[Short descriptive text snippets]
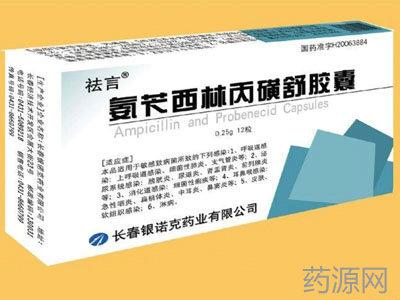 氨苄西林丙磺舒胶囊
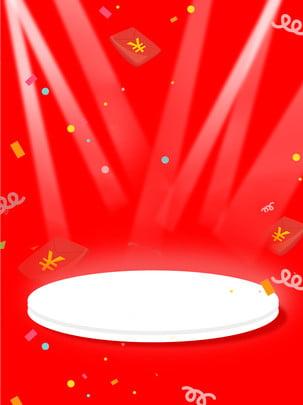 fase spotlight red cortina background , Efeito De Luz, Sombra, Pano De Fundo Imagem de fundo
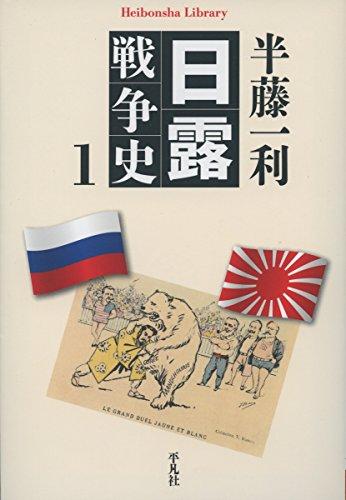 日露戦争史 1 (平凡社ライブラリー)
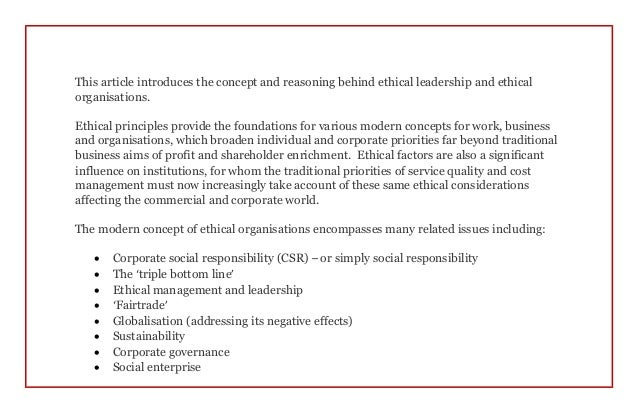 ethics reflection paper Ethics reflection paper ethics and social responsibility are both very important elements that can determine the success of a business when a strategic plan is implemented, it should take account of the stakeholders needs by making sure what position ethics and social responsibility will play.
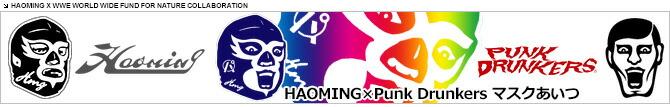 HAOMING(ハオミン)パンクドランカーズ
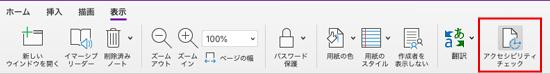 OneNote for Mac アクセシビリティ チェック ツール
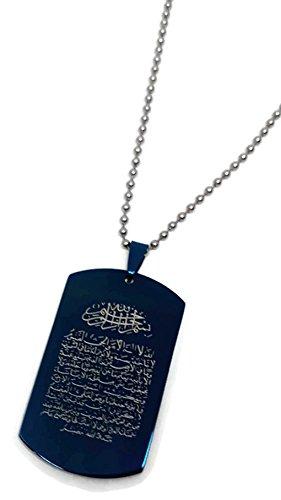 Al-Ameen Ayatul Kursi Quran Stainless Steel Pendant Necklace w/Metal Link Chain AMN097 Islamic Arab Muslim Fashion Jewelry (Blue)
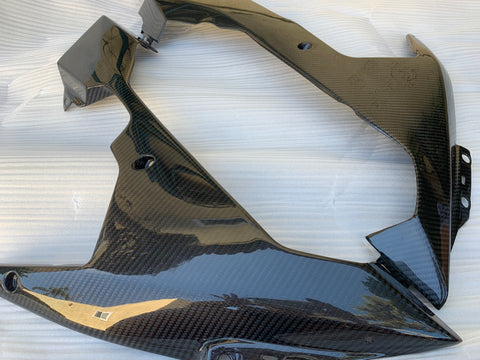 Yamaha Carbon Fiber R1 2007 08 Lower Fairing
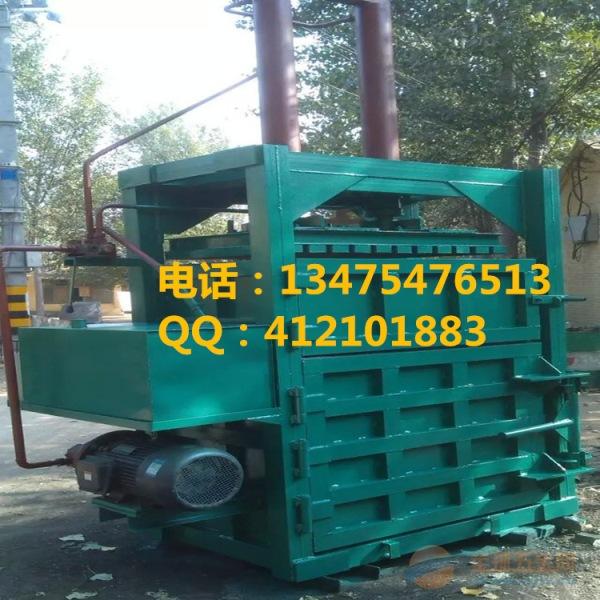 瓶子废铁废纸打包机 宾阳县 全新液压打包机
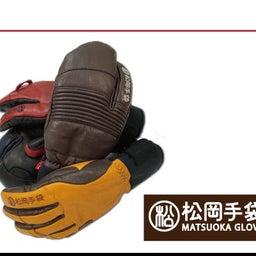 画像 松岡手袋さん 完売アイテムが出てきているらしいです の記事より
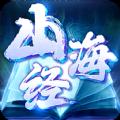 山海经异兽鉴手游官方版 v1.1.0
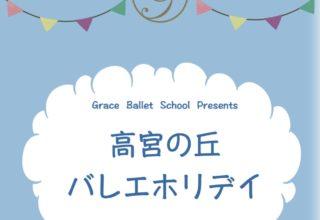 Ballet Holiday 高宮の丘バレエホリデイ一般公開のお知らせ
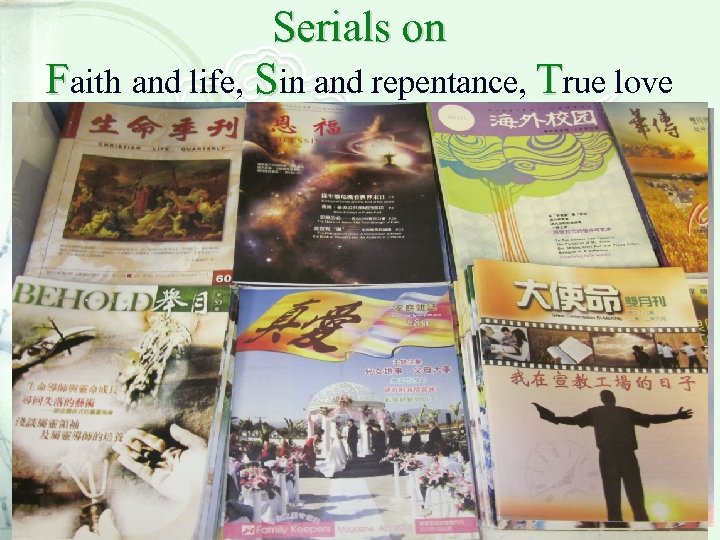 Serials on Faith and life, Sin and repentance, True love 26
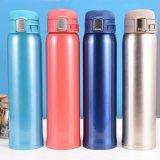Nova promoção viagem térmica de aço inoxidável garrafa de água (SH-VC32)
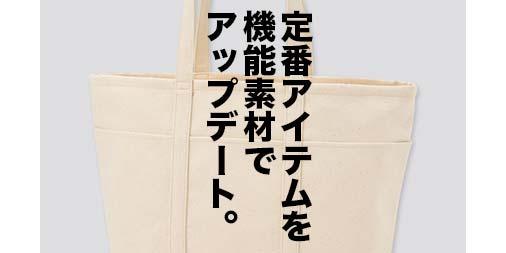 f:id:yamada0221:20200703115811j:plain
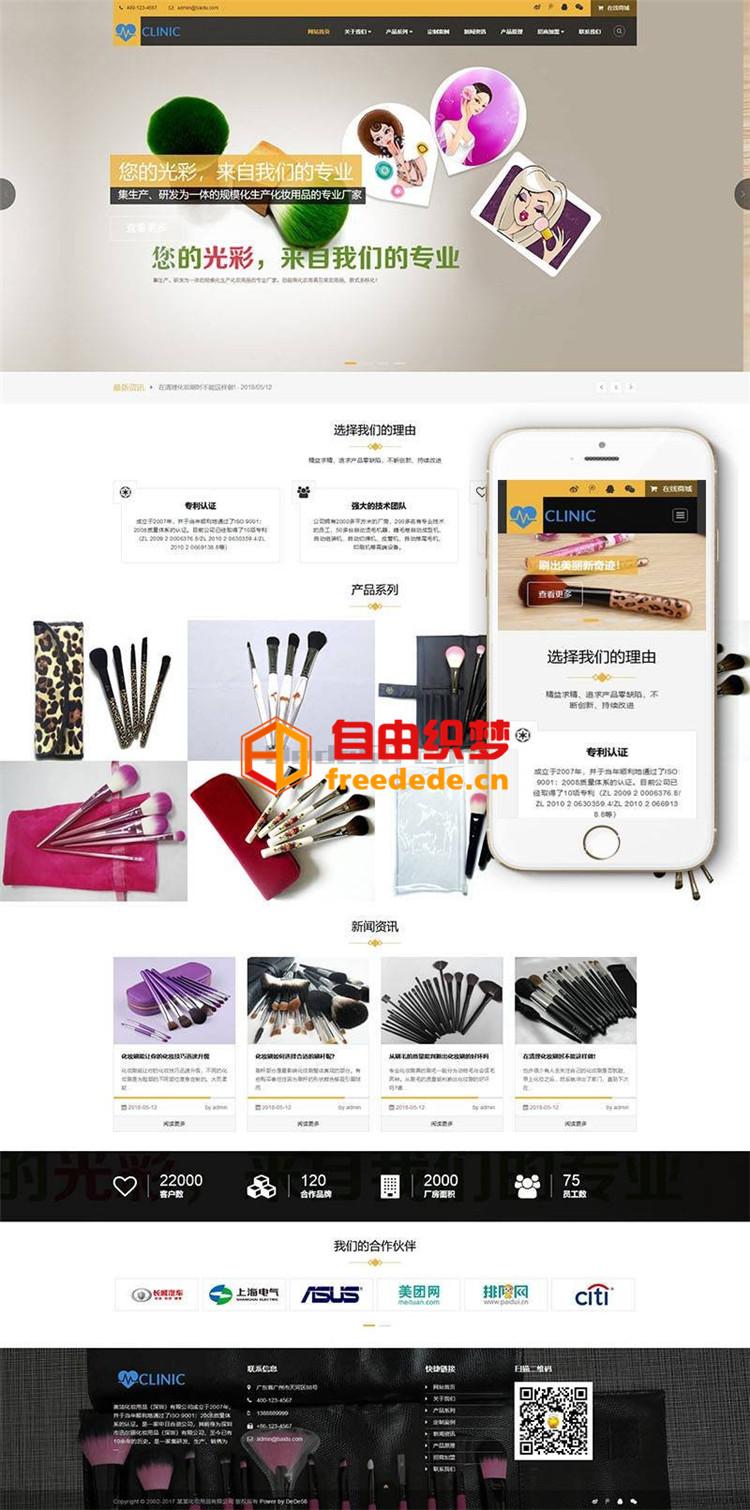 爱上源码网文章响应式化妆美妆用品类网站织梦模板(自适应手机端)营销型网站模板的内容插图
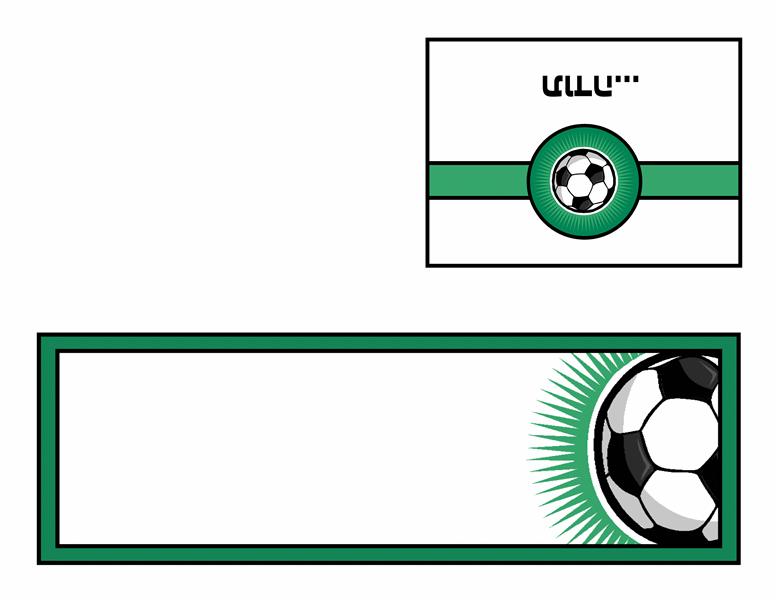כרטיס תודה (עם כדורגל)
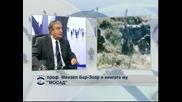 Проф. Бар-Зоар: България е най-хуманната държава през Втората световна война  - II част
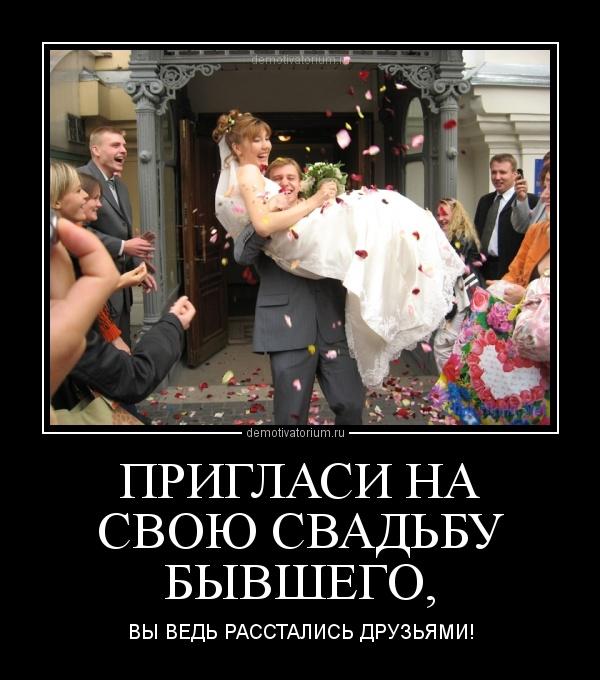 Принцип до свадьбы только в попу подруг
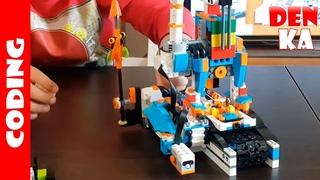 Lego Boost  -  Автосброщик - Autobuilder.  Собираем и тестируем самые интересные функции.   Часть 6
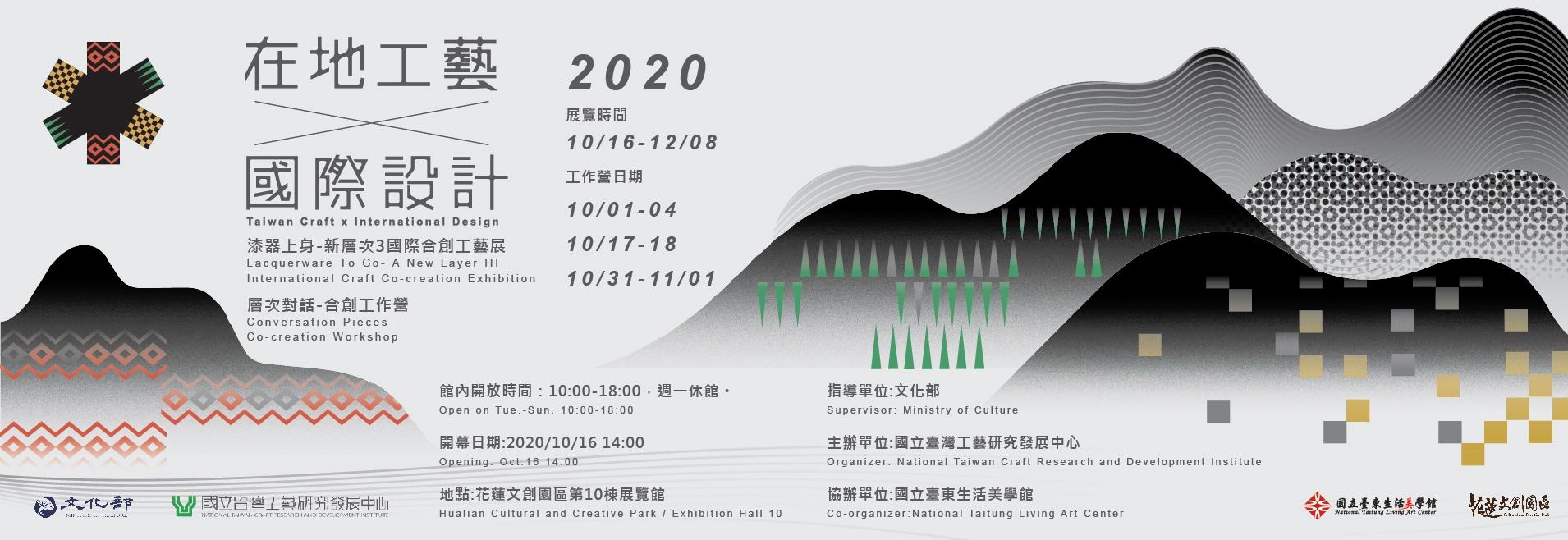 在地工藝X國際設計-新層次國際合創展「另開新視窗」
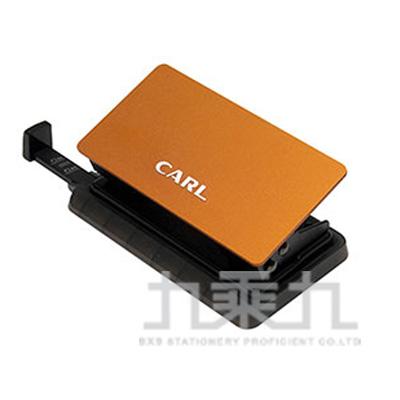 CARL桔色鋁製打孔機 MRP-10-O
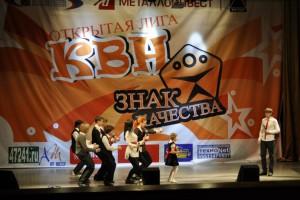 Фестиваль КВН в Губкине - фоторепортаж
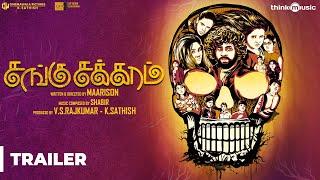 Sangu Chakkaram Trailer | Dhilip Subburayan, Gheetha | Shabir | Maarison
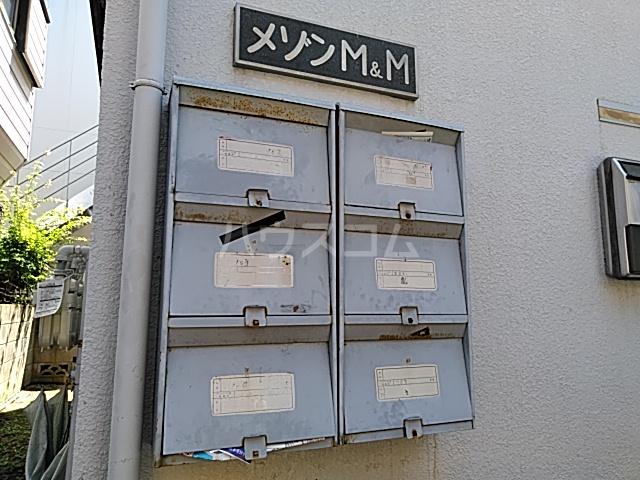 メゾンM&M 103号室のエントランス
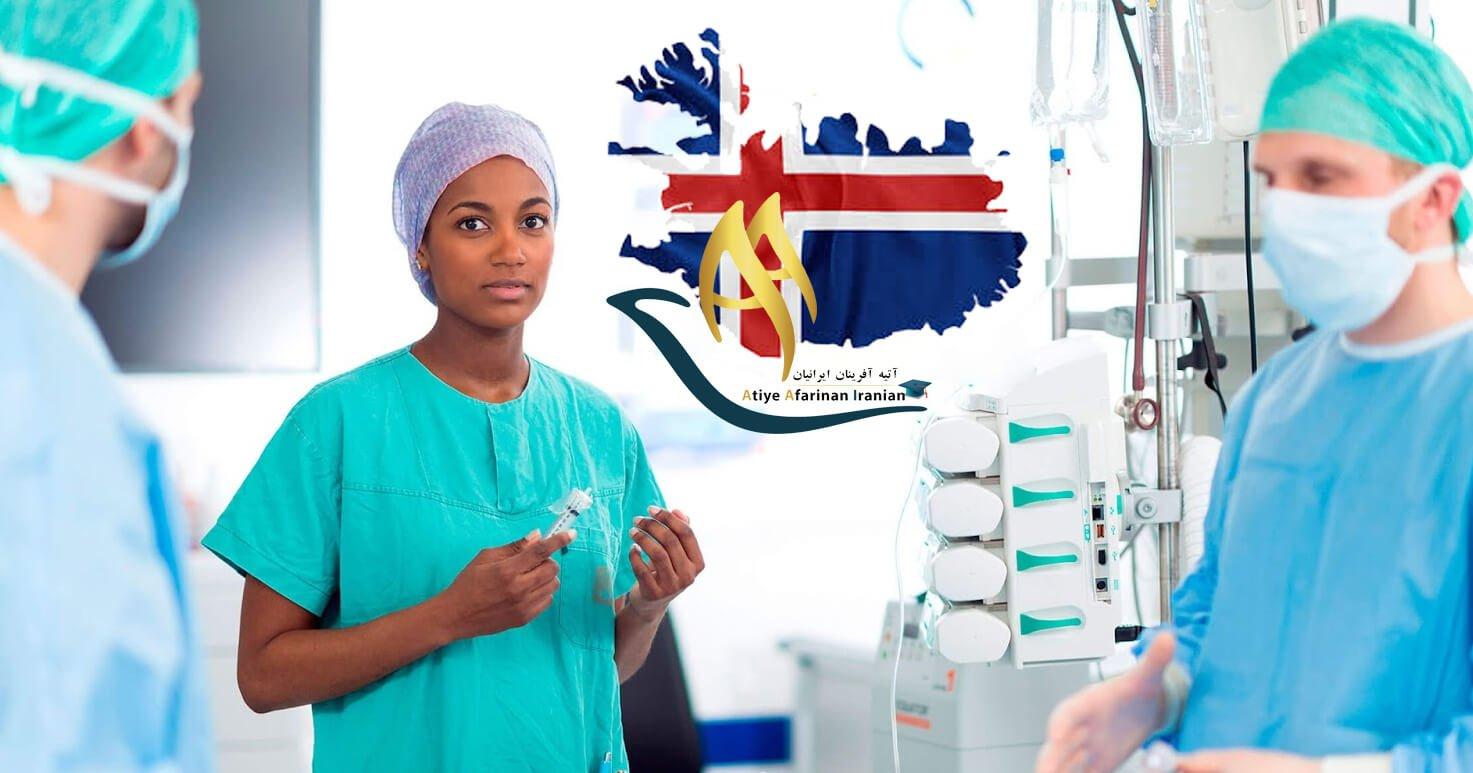 تحصیل گروه پزشکی ایسلند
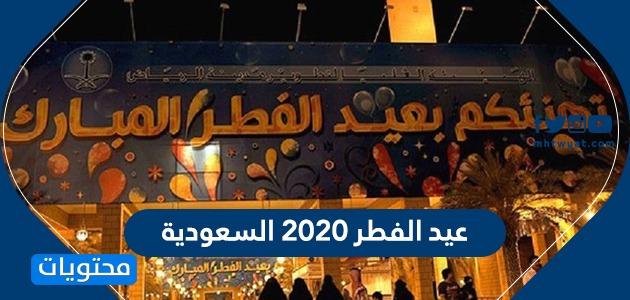 عيد الفطر 2020 السعودية … اول ايام العيد الفطر المبارك 1441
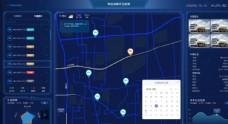 大屏数据可视化蓝色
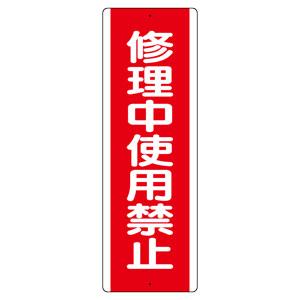 短冊型標識 810−16 (タテ) 修理中使用禁止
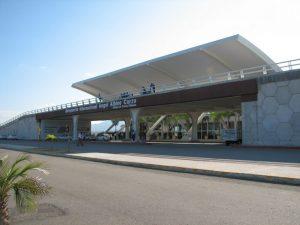 Aeropuerto Internacional Angel Albino Corzo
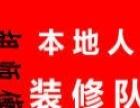 三门县内专业瓦工,浇筑混凝土,砌墙,铺砖手艺**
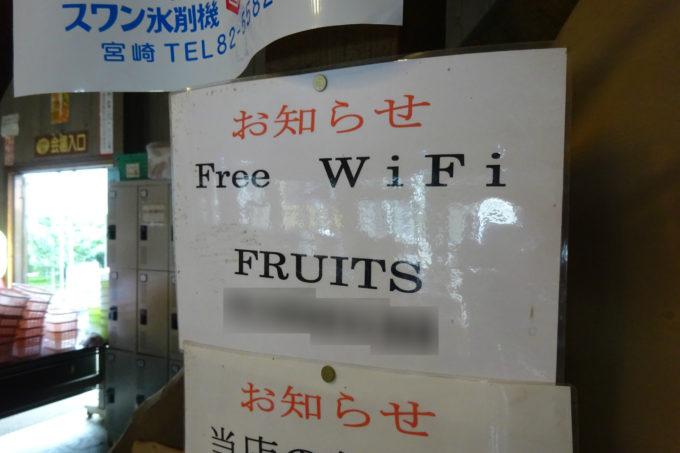 山本観光果樹園で利用できる無料Wi-Fi「山本観光果樹園Wi-Fi」の設定方法と接続手順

- **WHAT THE TASK REQUIRES**:
Leaving the images behind, set down every entry word for word.

- **RESULT OF THIS EXERCISE**:
 氨苄西林丙磺舒胶囊
 fase spotlight red cortina background , Efeito De Luz, Sombra, Pano De Fundo Imagem de fundo
 日露戦争史 1 (平凡社ライブラリー)
 ethics reflection paper Ethics reflection paper ethics and social responsibility are both very important elements that can determine the success of a business when a strategic plan is implemented, it should take account of the stakeholders needs by making sure what position ethics and social responsibility will play.
 HAOMING(ハオミン)パンクドランカーズ
 OneNote for Mac アクセシビリティ チェック ツール
 Al-Ameen Ayatul Kursi Quran Stainless Steel Pendant Necklace w/Metal Link Chain AMN097 Islamic Arab Muslim Fashion Jewelry (Blue)
 Yamaha Carbon Fiber R1 2007 08 Lower Fairing
 瓶子废铁废纸打包机 宾阳县 全新液压打包机
 画像 松岡手袋さん 完売アイテムが出てきているらしいです の記事より
 山海经异兽鉴手游官方版 v1.1.0
 Ballet Holiday 高宮の丘バレエホリデイ一般公開のお知らせ
 Serials on Faith and life, Sin and repentance, True love 26
Nova promoção viagem térmica de aço inoxidável garrafa de água (SH-VC32)
 f:id:yamada0221:20200703115811j:plain
 爱上源码网文章响应式化妆美妆用品类网站织梦模板(自适应手机端)营销型网站模板的内容插图
כרטיס תודה (עם כדורגל)
 Проф. Бар-Зоар: България е най-хуманната държава през Втората световна война  - II част
 Принцип до свадьбы только в попу подруг
 Lego Boost  -  Автосброщик - Autobuilder.  Собираем и тестируем самые интересные функции.   Часть 6
 在地工藝X國際設計-新層次國際合創展「另開新視窗」
 CARL桔色鋁製打孔機 MRP-10-O
 Фестиваль КВН в Губкине - фоторепортаж
 Sangu Chakkaram Trailer | Dhilip Subburayan, Gheetha | Shabir | Maarison
 メゾンM&M 103号室のエントランス
 تحصیل گروه پزشکی ایسلند
 عيد الفطر 2020 السعودية … اول ايام العيد الفطر المبارك 1441
 大屏数据可视化蓝色
 短冊型標識 810−16 (タテ) 修理中使用禁止
 Aeropuerto Internacional Angel Albino Corzo
 三门县内专业瓦工,浇筑混凝土,砌墙,铺砖手艺**
 山本観光果樹園で利用できる無料Wi-Fi「山本観光果樹園Wi-Fi」の設定方法と接続手順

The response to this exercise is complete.